**Task item**
Return each record word for word, keeping none of its pictures.

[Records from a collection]
■ ■ ■ ■ ■ ■ ■

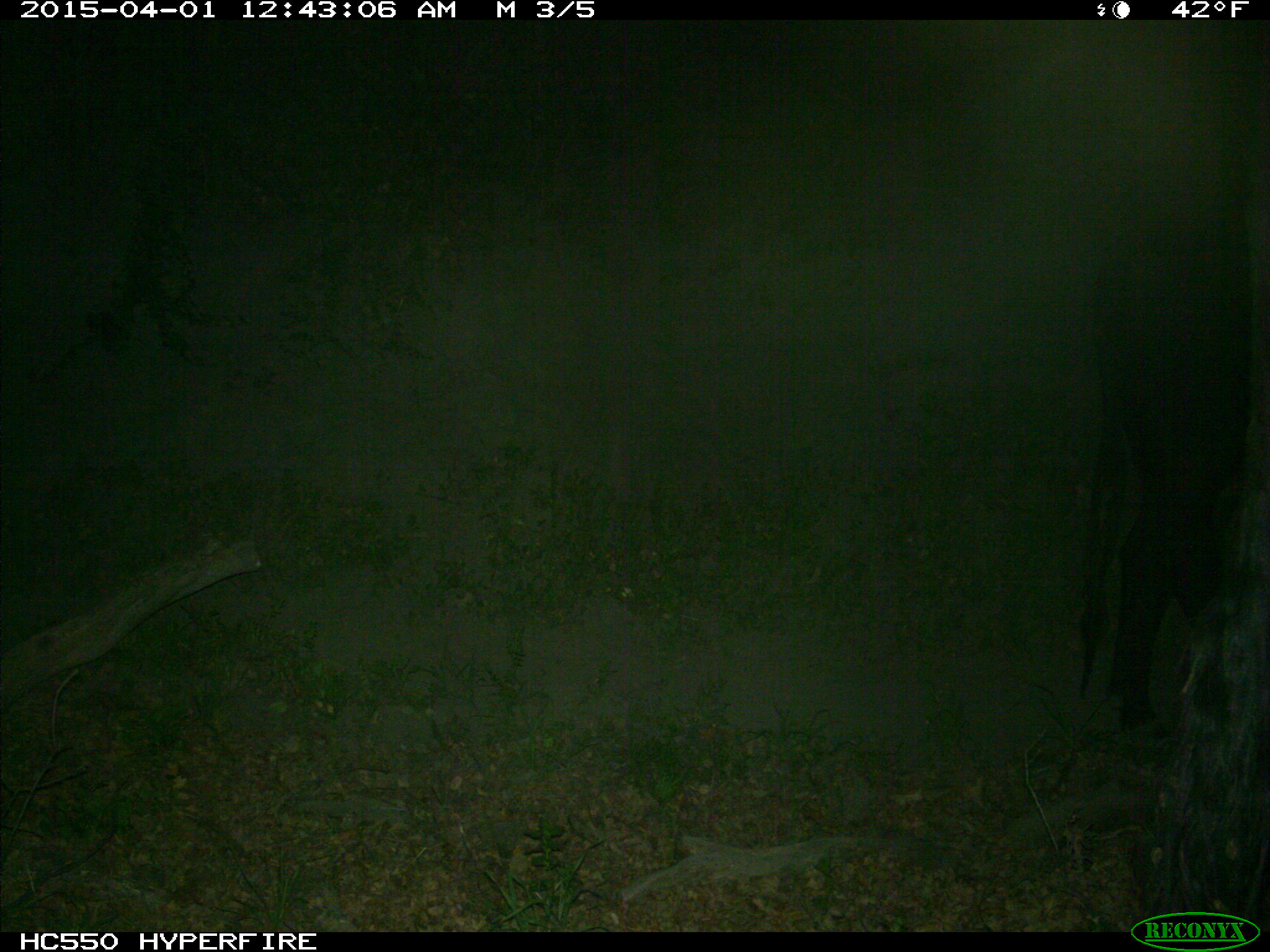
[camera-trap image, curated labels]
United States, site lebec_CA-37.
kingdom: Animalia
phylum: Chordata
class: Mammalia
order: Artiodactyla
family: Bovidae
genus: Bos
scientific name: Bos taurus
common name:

■ ■ ■ ■ ■ ■ ■

**Written response**
[camera-trap image, curated labels]
United States, site lebec_CA-37.
kingdom: Animalia
phylum: Chordata
class: Mammalia
order: Artiodactyla
family: Bovidae
genus: Bos
scientific name: Bos taurus
common name:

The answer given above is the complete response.